• _Collected data_
========================================================================

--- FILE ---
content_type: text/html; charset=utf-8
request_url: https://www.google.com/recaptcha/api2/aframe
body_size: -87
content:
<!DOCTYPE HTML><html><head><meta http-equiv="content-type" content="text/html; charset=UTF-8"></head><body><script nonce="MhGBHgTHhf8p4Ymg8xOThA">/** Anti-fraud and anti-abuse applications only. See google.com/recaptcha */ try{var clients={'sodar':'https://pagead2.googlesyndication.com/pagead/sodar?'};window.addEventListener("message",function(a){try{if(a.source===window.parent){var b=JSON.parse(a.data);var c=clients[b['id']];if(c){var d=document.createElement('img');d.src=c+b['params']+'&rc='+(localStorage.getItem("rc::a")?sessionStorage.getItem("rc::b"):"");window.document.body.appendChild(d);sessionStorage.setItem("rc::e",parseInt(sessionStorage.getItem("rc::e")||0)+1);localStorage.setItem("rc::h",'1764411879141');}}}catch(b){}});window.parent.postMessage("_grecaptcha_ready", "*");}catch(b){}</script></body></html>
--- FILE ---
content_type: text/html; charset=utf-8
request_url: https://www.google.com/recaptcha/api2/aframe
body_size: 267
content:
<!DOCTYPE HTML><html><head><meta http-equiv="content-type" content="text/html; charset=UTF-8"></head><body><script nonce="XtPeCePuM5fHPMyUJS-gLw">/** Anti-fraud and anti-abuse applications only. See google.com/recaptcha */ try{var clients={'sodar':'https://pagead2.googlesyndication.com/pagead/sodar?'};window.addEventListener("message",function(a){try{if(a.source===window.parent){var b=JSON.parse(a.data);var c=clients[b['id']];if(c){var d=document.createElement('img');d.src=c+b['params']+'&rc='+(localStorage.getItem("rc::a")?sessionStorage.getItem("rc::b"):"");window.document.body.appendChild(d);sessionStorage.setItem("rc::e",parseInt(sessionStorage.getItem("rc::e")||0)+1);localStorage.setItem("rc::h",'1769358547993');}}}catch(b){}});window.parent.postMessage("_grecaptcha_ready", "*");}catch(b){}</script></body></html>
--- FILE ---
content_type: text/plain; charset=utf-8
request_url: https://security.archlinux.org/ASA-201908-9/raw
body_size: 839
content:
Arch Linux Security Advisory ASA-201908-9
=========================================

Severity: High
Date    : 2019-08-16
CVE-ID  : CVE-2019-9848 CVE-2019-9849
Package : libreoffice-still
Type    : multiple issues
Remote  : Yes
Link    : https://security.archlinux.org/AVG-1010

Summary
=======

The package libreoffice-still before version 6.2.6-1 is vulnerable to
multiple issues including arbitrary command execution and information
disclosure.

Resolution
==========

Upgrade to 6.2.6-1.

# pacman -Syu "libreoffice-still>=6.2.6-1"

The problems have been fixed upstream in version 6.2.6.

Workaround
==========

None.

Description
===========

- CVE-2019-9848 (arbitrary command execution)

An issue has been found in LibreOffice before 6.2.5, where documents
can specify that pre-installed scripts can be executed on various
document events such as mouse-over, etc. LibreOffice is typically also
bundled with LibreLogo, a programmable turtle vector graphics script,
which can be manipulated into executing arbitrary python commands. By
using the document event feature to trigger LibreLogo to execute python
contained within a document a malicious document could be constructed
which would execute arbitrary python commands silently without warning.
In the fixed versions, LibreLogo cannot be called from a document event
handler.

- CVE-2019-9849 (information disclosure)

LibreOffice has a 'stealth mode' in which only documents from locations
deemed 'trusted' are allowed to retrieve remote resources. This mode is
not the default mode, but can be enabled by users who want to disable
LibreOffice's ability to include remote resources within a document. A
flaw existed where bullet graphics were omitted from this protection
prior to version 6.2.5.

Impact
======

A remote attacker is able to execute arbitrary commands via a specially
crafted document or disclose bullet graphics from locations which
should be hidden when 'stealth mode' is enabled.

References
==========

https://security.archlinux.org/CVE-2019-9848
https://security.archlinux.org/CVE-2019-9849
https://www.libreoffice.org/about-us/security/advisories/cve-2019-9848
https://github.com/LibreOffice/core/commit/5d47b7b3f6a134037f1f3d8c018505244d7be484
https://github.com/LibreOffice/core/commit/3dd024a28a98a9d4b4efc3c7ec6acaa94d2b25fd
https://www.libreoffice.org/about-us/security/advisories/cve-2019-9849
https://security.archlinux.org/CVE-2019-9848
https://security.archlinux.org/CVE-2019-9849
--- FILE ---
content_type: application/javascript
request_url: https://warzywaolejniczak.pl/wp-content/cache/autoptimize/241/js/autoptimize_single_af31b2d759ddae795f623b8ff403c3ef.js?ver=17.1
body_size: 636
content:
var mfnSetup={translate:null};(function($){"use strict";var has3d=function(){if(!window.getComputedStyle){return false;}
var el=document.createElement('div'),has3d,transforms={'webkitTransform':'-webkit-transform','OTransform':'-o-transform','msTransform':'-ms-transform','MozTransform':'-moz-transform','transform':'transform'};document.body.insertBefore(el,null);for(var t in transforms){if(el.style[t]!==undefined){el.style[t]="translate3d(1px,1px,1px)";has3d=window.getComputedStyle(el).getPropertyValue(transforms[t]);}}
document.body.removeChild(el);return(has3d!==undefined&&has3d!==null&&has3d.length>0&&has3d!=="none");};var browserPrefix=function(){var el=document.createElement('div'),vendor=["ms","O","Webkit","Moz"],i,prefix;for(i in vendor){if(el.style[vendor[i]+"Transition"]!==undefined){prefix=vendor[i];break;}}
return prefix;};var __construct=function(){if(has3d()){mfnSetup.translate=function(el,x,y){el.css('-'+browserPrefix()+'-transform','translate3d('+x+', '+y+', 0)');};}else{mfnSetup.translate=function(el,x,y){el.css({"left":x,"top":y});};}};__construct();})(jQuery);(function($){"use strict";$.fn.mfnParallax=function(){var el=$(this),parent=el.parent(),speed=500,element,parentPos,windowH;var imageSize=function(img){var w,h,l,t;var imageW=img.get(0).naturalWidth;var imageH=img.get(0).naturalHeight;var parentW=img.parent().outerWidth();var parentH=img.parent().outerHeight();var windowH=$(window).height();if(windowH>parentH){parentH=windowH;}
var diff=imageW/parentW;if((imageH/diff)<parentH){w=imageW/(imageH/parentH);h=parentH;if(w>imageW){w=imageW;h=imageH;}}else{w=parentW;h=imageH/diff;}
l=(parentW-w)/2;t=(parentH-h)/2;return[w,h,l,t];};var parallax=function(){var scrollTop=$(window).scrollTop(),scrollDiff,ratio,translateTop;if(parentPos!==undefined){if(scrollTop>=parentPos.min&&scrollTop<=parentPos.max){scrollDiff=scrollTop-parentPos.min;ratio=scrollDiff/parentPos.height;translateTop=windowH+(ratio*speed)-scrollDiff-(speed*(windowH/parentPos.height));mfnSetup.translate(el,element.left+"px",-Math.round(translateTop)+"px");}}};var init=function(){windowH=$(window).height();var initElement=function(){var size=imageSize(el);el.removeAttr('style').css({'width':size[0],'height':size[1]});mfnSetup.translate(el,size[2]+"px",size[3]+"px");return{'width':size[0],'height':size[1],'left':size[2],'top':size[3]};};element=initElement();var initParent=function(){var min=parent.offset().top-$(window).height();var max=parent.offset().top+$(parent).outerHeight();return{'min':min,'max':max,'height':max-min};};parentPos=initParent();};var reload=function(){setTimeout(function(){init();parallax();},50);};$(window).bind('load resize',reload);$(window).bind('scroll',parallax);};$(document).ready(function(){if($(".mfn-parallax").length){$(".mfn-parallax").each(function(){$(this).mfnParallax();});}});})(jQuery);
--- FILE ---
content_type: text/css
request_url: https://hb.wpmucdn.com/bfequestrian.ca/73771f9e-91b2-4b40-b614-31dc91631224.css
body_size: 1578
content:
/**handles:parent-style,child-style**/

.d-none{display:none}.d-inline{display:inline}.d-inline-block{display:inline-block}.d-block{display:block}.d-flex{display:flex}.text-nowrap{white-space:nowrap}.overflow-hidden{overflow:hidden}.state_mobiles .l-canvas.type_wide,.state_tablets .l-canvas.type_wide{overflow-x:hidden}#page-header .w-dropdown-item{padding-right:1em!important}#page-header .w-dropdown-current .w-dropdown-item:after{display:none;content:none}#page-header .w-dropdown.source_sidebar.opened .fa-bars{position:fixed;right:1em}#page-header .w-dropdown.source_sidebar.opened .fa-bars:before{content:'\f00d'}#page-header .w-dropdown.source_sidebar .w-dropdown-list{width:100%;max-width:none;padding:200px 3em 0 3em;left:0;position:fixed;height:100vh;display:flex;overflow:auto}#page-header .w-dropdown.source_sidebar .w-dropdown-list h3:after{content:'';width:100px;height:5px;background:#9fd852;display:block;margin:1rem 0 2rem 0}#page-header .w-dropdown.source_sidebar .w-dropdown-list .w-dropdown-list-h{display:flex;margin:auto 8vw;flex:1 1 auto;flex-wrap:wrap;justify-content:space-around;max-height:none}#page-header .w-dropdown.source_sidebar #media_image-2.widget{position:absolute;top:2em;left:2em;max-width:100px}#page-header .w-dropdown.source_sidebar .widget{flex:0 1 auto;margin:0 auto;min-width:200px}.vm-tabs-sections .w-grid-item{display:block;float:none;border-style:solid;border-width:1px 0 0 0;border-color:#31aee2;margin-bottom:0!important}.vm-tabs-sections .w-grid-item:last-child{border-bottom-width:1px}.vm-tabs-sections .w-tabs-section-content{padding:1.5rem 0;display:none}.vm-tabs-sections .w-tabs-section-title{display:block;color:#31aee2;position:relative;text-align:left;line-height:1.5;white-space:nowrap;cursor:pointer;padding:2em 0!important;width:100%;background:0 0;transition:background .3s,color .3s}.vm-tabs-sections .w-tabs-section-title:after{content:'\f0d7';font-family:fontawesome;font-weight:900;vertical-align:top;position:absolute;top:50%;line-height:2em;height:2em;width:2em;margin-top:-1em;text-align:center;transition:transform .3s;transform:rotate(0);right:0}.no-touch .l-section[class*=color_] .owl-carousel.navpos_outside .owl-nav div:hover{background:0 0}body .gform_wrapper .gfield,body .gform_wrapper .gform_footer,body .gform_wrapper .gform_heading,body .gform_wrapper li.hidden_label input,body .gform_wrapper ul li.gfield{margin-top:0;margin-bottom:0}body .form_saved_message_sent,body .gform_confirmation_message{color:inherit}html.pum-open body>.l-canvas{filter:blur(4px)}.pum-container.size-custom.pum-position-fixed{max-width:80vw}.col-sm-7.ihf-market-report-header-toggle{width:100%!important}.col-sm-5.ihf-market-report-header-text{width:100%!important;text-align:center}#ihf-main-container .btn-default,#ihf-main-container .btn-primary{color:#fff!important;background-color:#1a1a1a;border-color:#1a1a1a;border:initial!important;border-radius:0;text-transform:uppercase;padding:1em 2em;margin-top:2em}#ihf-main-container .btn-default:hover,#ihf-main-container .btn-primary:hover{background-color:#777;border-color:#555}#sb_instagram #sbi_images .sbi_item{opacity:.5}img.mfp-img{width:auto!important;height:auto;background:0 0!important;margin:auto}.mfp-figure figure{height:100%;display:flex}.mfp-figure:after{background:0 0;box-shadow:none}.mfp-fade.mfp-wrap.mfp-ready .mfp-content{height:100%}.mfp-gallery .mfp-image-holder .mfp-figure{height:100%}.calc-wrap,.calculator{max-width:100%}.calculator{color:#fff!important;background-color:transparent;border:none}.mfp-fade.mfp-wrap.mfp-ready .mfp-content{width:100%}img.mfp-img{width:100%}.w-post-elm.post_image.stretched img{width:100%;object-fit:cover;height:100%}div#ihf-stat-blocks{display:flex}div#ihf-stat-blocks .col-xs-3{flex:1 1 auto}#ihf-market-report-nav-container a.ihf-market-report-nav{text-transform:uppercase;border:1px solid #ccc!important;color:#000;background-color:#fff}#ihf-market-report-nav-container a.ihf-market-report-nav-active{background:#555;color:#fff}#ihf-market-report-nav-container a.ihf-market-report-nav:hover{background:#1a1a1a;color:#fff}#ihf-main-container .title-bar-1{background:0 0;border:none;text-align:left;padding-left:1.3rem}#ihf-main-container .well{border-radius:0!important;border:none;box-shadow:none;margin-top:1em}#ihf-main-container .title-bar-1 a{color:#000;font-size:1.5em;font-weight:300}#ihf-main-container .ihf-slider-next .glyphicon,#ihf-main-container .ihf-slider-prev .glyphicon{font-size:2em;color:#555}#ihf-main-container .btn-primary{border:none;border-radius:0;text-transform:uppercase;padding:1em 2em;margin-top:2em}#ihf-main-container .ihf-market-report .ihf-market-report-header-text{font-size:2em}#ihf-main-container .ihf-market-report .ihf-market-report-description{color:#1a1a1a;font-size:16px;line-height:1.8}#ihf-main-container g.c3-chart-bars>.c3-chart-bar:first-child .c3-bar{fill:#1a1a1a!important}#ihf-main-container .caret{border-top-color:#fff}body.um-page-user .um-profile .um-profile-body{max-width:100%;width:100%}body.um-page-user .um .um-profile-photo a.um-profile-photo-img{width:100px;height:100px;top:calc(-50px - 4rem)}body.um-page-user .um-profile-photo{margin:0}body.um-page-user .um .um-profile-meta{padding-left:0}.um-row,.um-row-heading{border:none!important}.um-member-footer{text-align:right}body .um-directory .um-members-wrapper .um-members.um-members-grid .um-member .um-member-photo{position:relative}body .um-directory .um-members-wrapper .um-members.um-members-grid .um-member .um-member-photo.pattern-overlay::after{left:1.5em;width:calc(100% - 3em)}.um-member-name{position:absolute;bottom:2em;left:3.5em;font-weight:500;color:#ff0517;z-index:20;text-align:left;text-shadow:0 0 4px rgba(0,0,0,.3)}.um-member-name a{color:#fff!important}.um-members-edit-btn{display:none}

========================================================================

• _About this exercise_
How many lines in the data above contain the word "advisories"? Reply with only that figure.

• _Result of the task_
2